Ezra Furman & the Harpoons: “Inside the Human Body”

If Ezra Furman were really as much like Bob Dylan as he’s sometimes made out to be, then his second album, Inside the Human Body, would, hypothetically, be met with more than its fair share of derision and scorn. After all, on his debut, 2007’s Banging Down the Doors, Furman proved to be a folksinger of uncommon poise and boundless imagination, turning in a winding set of finger-picked and quickly-strummed tunes that freewheeled between confessional lyricism, absurdist whimsy, straight romanticism, and spiritual inquiry. It was an album filled with words, and those words packed a mighty whallop. But now, Furman’s thrown a bit of a curveball– he’s gone electric. And we all remember how well that went over when a certain Mr. Zimmerman tried it out way back in the mid-60s.

But of course, Furman isn’t Bob Dylan, despite what his pitchless yelp and nasally crooning might suggest, and, despite reading like a similar career trajectory on paper, Inside the Human Body is not his Bringing it All Back Home or Highway 61 Revisited. And the reason for that is simple: While Dylan was essentially creating a whole new world when he plugged in, Furman has simply made another very good album– and one that, despite its differences, sounds an awful lot like his debut, come to think of it. Because while Furman and his Harpoons have beefed up their arrangements ever so slightly, focusing a bit more on the electric guitar and a full-band sound, it’s basically the same folk-punk sound they employed on their debut, clear-eyed singer-songwriter fare married to breakneck rhythms and frenetic guitar strumming.

In fact, while Dylan’s mid-60s reinvention found him expanding his (and everyone else’s) musical world to an infinite degree, Inside the Human Body actually finds the world of Ezra Furman growing a bit smaller. His debut album was bursting at the seems with awkward energy and unfettered imagination, and if this album is still a wild ride and an incredible display of passion and wit, it’s also a little bit more focused and restrained. Even though the band bangs out some of their fiercest, hardest-hitting songs yet, like swaggering opener “We Should Fight” and the punkish “Big Deal,” some of the raggedness of Banging Down the Doors has been honed and refined into an album that’s much shorter and leaner.
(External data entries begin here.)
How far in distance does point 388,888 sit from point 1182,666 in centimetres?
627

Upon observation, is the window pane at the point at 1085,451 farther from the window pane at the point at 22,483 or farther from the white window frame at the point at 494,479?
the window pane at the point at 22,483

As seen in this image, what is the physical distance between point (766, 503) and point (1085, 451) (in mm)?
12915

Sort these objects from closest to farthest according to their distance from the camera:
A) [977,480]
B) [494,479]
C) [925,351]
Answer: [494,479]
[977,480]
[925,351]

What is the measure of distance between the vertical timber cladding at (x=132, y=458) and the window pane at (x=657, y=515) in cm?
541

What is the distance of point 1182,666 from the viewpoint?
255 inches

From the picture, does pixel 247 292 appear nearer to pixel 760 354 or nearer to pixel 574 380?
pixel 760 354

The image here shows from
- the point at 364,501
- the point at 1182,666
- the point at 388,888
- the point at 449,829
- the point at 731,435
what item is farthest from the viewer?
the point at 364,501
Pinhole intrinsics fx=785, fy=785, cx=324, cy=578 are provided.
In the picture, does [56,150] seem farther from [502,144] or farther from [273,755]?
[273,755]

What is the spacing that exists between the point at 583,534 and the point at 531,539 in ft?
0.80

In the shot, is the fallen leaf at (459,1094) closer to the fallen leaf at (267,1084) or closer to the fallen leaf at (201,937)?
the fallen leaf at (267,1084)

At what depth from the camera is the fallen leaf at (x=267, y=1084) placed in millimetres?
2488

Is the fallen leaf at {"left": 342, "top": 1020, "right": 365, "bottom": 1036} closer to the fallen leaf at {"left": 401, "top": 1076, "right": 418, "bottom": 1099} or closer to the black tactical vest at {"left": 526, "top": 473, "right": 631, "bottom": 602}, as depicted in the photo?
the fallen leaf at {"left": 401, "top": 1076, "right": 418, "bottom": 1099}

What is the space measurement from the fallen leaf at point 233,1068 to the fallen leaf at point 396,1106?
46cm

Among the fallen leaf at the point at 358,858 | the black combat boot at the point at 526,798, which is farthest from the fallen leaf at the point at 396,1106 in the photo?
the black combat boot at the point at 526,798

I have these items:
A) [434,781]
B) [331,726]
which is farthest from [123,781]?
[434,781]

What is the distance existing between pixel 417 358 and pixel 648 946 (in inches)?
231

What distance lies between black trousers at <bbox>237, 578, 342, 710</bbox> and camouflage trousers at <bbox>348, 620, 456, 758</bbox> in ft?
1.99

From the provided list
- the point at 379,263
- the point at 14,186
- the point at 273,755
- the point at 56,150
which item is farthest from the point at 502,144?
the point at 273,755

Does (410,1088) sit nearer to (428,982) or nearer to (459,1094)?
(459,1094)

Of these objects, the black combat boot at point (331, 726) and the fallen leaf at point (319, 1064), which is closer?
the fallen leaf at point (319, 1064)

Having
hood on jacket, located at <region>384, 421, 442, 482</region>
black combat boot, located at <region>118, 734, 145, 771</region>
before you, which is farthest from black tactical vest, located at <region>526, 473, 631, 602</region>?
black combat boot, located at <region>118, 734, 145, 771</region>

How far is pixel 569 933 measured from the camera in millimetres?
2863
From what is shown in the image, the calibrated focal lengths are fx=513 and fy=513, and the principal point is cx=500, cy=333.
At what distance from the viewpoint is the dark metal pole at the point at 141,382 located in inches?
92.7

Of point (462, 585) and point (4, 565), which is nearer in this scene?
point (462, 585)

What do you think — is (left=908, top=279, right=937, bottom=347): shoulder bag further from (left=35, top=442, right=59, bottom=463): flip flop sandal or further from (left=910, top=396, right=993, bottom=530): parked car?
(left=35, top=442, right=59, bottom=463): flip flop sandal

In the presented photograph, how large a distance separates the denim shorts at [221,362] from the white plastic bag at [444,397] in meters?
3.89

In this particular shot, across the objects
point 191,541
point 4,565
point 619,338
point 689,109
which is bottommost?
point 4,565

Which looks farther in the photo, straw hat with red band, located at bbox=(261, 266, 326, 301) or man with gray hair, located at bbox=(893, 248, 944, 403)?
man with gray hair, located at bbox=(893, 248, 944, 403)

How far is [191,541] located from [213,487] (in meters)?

But that’s not such a bad thing– after all, everyone has to grow up some time, and Furman proves that he can do it without losing his loopy lyrical sensibilities, his goofball humor, and his manic energy. Because while it’s a little cleaner and more concise than the last album, it’s still rife with weirdness and creativity, and, if anything, Furman shows that he’s able to focus his songwriting in meaningful ways; if the last album proved to be so fantastic because of the way it zigzagged from one tangent and detour to the next, this one’s potent in its precision and craft, in its sense of purpose.

As the title suggests, this one’s all about the messy stuff of humanity, though it isn’t the anatomy that its name implies. Throughout the album, Furman does for mankind what “God is a Middle-Aged Woman” did on Banging Down the Doors, exploring all the beauty and foolishness of the human experience through a mix of surrealist metaphors, sly storytelling, and surprisingly straightforward confessions. “I’m not a monster, I’m a human being!” squeals our narrator in the opening song, and it serves as a sort of rallying cry for the whole album, a declaration that there’s beauty to be found in humanity despite its foolishness and its frailty. “And I’m the greatest thing you’ve ever seen!” he finishes, and then lays out a compelling case. These songs offer portraits of relationships in trouble, of people screwing things up and then trying to pull it all together again. But of course it’s not nearly as straightforward as it sounds– Furman yelps his way through these songs with his usual blend of humor and compassion, celebrating human creativity and sending up rock star arrogance in the same couplet, delivering a fully-formed picture of humanity as a complex and bewildering thing of beauty.

He and his Harpoons bang down the doors once again on the rockers, and stretch out for the aching slow numbers, which make up about half the album. The album is over in a hurry, which is mostly a blessing; it doesn’t encompass as many big ideas as the last one, but it does feel more consistent and purposeful, and, rather than lingering a bit too long, it leaves the listener wishing for a bit more, which is never really a bad thing. And though it’s a wonderful and rewarding album for the picture it paints of humanity, it’s most notable for the picture it paints of Ezra Furman as a fiercely creative, iconoclastic musician who plays by his own set of rules– a folkie, a rocker, an incredible mess of a man who, fresh out of college, is quickly establishing himself as one of the most fully-formed talents to emerge in recent memory.